Restricting Window$ XP Desktop

Last response: in Windows XP
Share
June 22, 2005 12:45:31 PM

Archived from groups: microsoft.public.windowsxp.security_admin (More info?)

Hello all,

I'm trying to manually "lock down" a limited WinXP Pro users account.
I need to know how to apply the following restrictions in the Registry
(or some other method):

No Control Panel
No Right-clicking on desktop
Cannot alter desktop in any way (i.e. no display settings)
No "Run" command
Cannot change computer clock
Force classic start menu

Thanks.
Anonymous
June 22, 2005 3:01:48 PM

Archived from groups: microsoft.public.windowsxp.security_admin (More info?)

HOW TO: Use the Group Policy Editor to Manage Local Computer Policy in Windows XP
http://support.microsoft.com/default.aspx?scid=kb;en-us;307882&Product=winxp

Doug's Windows XP Security Console
http://www.dougknox.com/xp/utils/xp_securityconsole.htm

[Courtesy of MS-MVP Doug Knox]


Please visit the experts in the Group Policy newsgroup
news://msnews.microsoft.com/microsoft.public.windows.group_p­olicy

--
Carey Frisch
Microsoft MVP
Windows XP - Shell/User
Microsoft Newsgroups

Get Windows XP Service Pack 2 with Advanced Security Technologies:
http://www.microsoft.com/athome/security/protect/window...
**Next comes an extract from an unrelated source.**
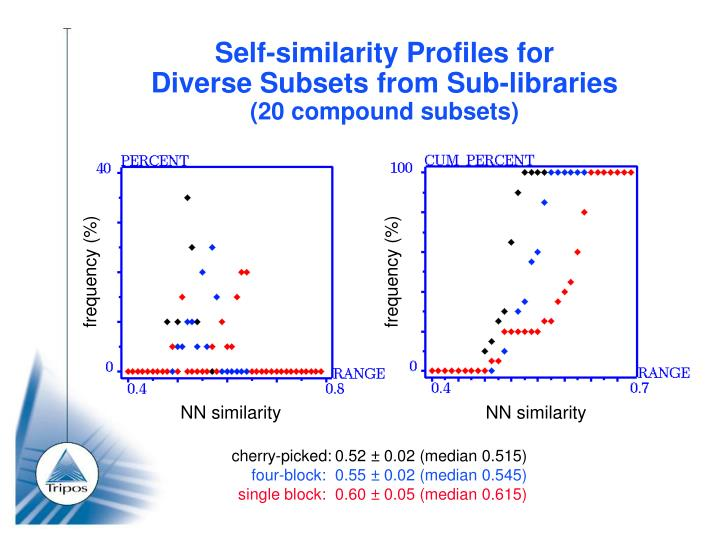 Self-similarity Profiles for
-------------------------------------------------------------------------------------------

"Dave" wrote:

| Hello all,
|
| I'm trying to manually "lock down" a limited WinXP Pro users account.
| I need to know how to apply the following restrictions in the Registry
| (or some other method):
|
| No Control Panel
| No Right-clicking on desktop
| Cannot alter desktop in any way (i.e. no display settings)
| No "Run" command
| Cannot change computer clock
| Force classic start menu
|
| Thanks.
|
Anonymous
June 22, 2005 3:56:36 PM

Archived from groups: microsoft.public.windowsxp.security_admin (More info?)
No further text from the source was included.